The Centre is likely to meet the key fiscal targets led by the deficit getting contained at the budgeted target of 6.4 per cent in the current financial year, mainly due to better tax collection, according to a report.
Bank of America Securities on Friday said the key risks to budgeted fiscal deficit include higher subsidies, lower divestment proceeds, excise duty cut on petrol and diesel.
But the offsetting factors include betecter than estimated tax revenue buoyancy, higher nominal GDP growth, and lower capex loan to states, it said in a report. Accordingly, the brokerage said it expects the government to meet the budgeted FY23 fiscal deficit target at 6.4 per cent of GDP despite upside risks.
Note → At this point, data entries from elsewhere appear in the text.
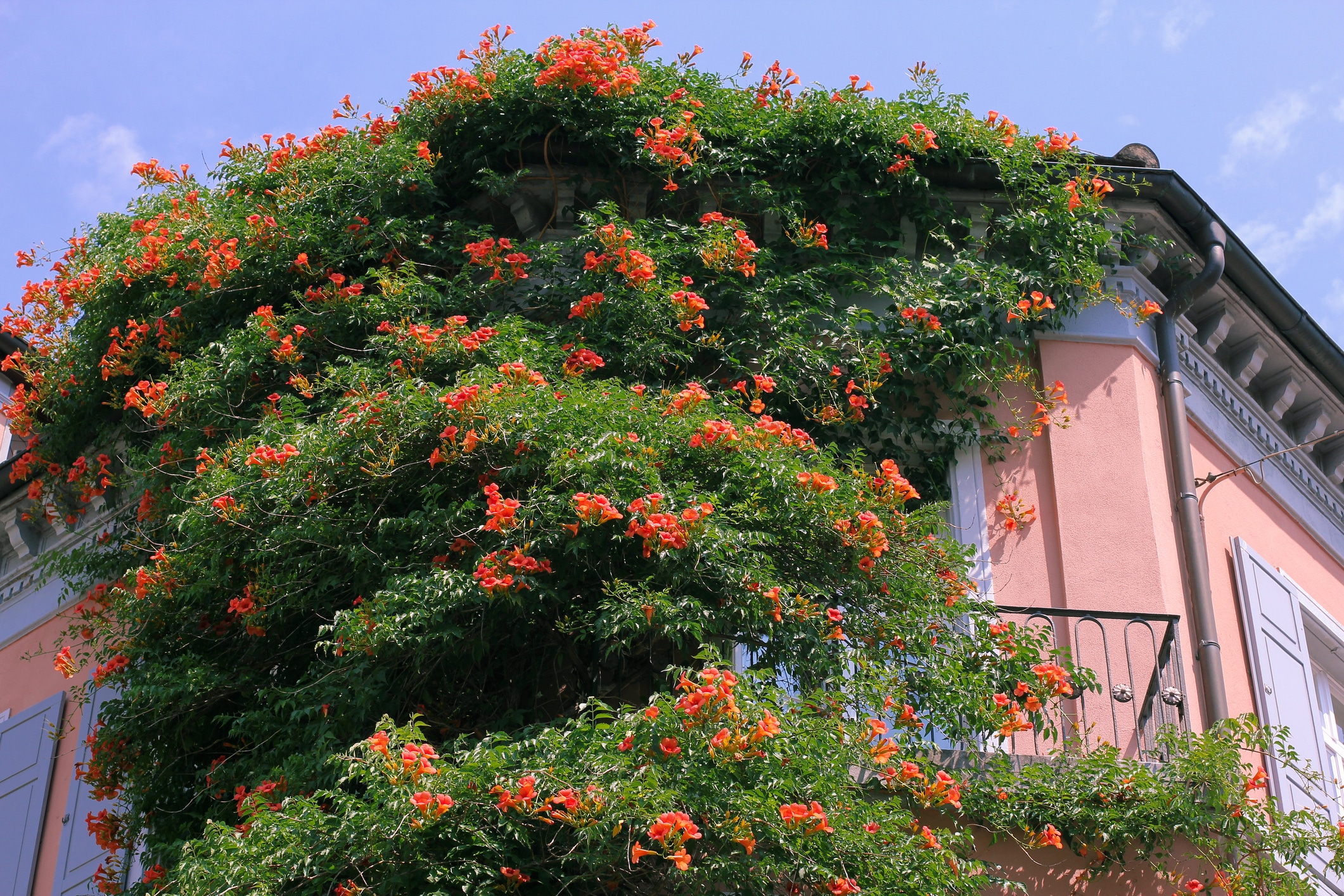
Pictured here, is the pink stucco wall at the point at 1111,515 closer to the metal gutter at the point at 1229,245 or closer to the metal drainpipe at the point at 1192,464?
the metal drainpipe at the point at 1192,464

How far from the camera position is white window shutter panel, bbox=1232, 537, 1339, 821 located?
8641 mm

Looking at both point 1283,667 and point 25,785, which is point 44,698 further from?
point 1283,667

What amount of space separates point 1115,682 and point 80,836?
19.3 ft

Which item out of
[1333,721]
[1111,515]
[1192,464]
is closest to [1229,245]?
[1192,464]

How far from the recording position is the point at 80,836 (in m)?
9.34

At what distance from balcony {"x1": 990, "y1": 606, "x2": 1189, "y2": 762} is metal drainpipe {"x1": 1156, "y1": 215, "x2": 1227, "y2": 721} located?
259 millimetres

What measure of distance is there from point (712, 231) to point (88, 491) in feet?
13.5

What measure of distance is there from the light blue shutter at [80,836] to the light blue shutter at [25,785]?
218mm

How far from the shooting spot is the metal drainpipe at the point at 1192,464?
27.0 ft

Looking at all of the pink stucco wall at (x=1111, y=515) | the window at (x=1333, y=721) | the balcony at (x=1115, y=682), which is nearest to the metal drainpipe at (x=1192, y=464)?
the pink stucco wall at (x=1111, y=515)

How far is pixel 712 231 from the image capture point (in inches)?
338

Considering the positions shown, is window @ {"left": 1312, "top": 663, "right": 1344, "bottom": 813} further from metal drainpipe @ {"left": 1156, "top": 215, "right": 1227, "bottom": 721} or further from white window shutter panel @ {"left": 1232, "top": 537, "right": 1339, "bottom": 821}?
metal drainpipe @ {"left": 1156, "top": 215, "right": 1227, "bottom": 721}

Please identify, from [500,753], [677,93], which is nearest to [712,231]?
[677,93]

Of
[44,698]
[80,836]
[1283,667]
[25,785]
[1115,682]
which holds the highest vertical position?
[44,698]
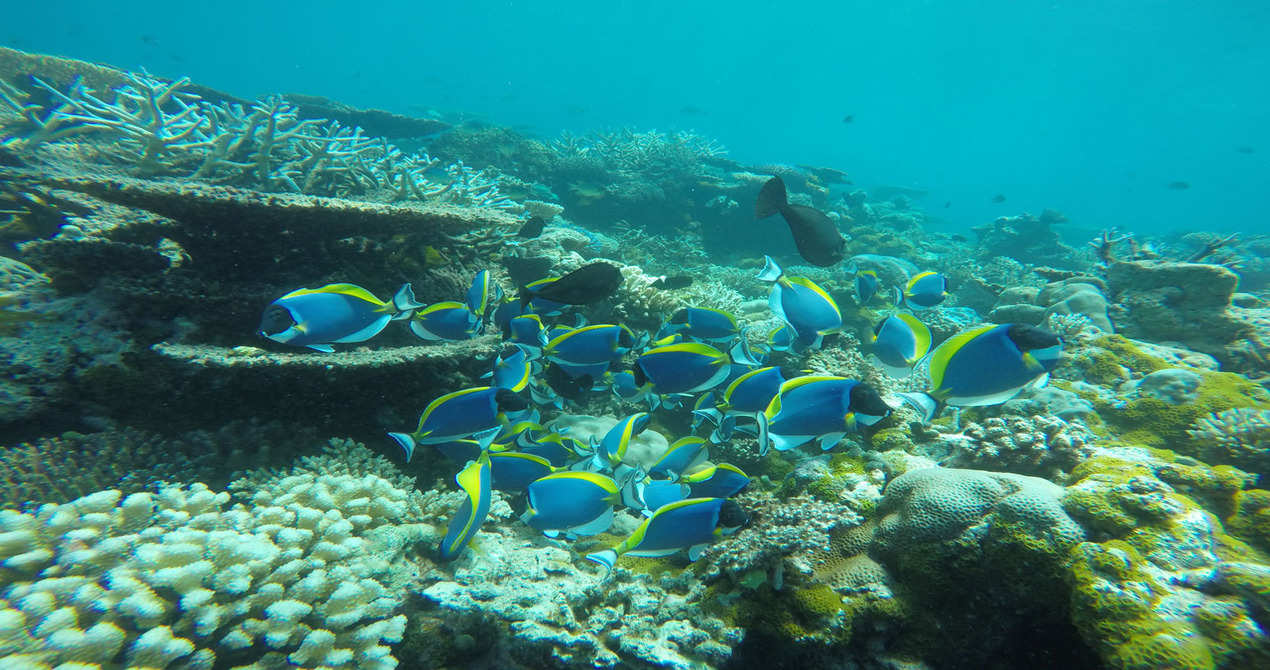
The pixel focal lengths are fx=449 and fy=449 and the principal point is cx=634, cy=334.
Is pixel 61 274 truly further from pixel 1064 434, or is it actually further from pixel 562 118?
pixel 562 118

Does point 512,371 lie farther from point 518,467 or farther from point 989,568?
point 989,568

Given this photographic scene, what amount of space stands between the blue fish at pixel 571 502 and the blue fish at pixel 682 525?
0.19m

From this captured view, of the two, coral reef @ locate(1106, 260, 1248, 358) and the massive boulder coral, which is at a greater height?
coral reef @ locate(1106, 260, 1248, 358)

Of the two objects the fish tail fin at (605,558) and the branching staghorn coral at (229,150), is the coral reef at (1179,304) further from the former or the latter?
the branching staghorn coral at (229,150)

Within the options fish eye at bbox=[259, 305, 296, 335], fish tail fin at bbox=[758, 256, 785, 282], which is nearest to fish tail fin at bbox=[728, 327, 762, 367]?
fish tail fin at bbox=[758, 256, 785, 282]

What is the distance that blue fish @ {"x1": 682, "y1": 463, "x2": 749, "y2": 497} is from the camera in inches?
109

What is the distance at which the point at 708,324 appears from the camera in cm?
371

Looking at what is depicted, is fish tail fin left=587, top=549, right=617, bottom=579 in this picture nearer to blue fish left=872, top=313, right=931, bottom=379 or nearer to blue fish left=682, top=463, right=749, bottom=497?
blue fish left=682, top=463, right=749, bottom=497

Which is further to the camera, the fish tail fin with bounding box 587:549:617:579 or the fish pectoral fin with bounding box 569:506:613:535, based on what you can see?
the fish pectoral fin with bounding box 569:506:613:535

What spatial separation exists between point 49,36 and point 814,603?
5867 inches

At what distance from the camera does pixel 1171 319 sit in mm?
5863

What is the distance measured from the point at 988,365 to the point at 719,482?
5.11ft

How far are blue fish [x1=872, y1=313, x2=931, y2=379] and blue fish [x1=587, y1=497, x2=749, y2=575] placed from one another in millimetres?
1353

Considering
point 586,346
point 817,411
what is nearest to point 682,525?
point 817,411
The report also noted that it was expecting the government to undershoot the fiscal deficit target when the budget was presented at 6 per cent. However, as the year progressed, the outbreak of the Ukraine war started to exert meaningful pressure on global commodity prices, particularly food, fuel and fertilisers.
This implied upside risks to the already-elevated subsidy bill, stressing revenue expenditure estimates, it added. On the capital expenditure front, however, the report said that it sees some savings from the budget estimates due to lower-than-expected loans and advances to the states.
On the receipts side, the report said the revenue foregone due to the excise duty cut on petrol and diesel and potentially lower-than-planned divestment proceeds, further dimmed the fiscal outlook for the year.
Though in absolute terms, the fiscal gap will be turning out to be higher than budgeted, it said the number will be contained at or under the target given that the government has used up only 37.3 per cent of the full year borrowing target by September.
This is because in spite of the expenditure run rate being a shade higher than the median expenditure run rate which is typical of the first half, sharply higher tax revenues led to this outperformance, the report said.
Further, the brokerage projected the net tax revenue to exceed the budget estimate by Rs 1,15,000 crore while non-tax revenue may fall short by Rs 20,000 crore.
As per the report, on the expenditure side, the subsidy bill is expected to exceed the budget estimate by Rs 2,15,000 crore, and the capex falling short by Rs 80,000 crore mainly due to lower loans and advances to the states.
This will lead to the total expenditure exceeding the budget estimate by Rs 1,35,000 crore, it added. This implies that the absolute fiscal deficit exceeds the budget estimate by Rs 55,000 crore. But the higher-than-budgeted nominal GDP growth will help keep the fiscal gap at 6.4 per cent of GDP, according to the report. Market borrowings are the key source of funding the fiscal deficit.For FY23, net borrowings are estimated to fund 67.3 per cent of the fiscal deficit as against 48.8 per cent in FY22. National small savings, which played an important role and funded 37.2 per cent of the fiscal gap in FY22, are seen to fund a smaller 25.6 per cent in this financial year.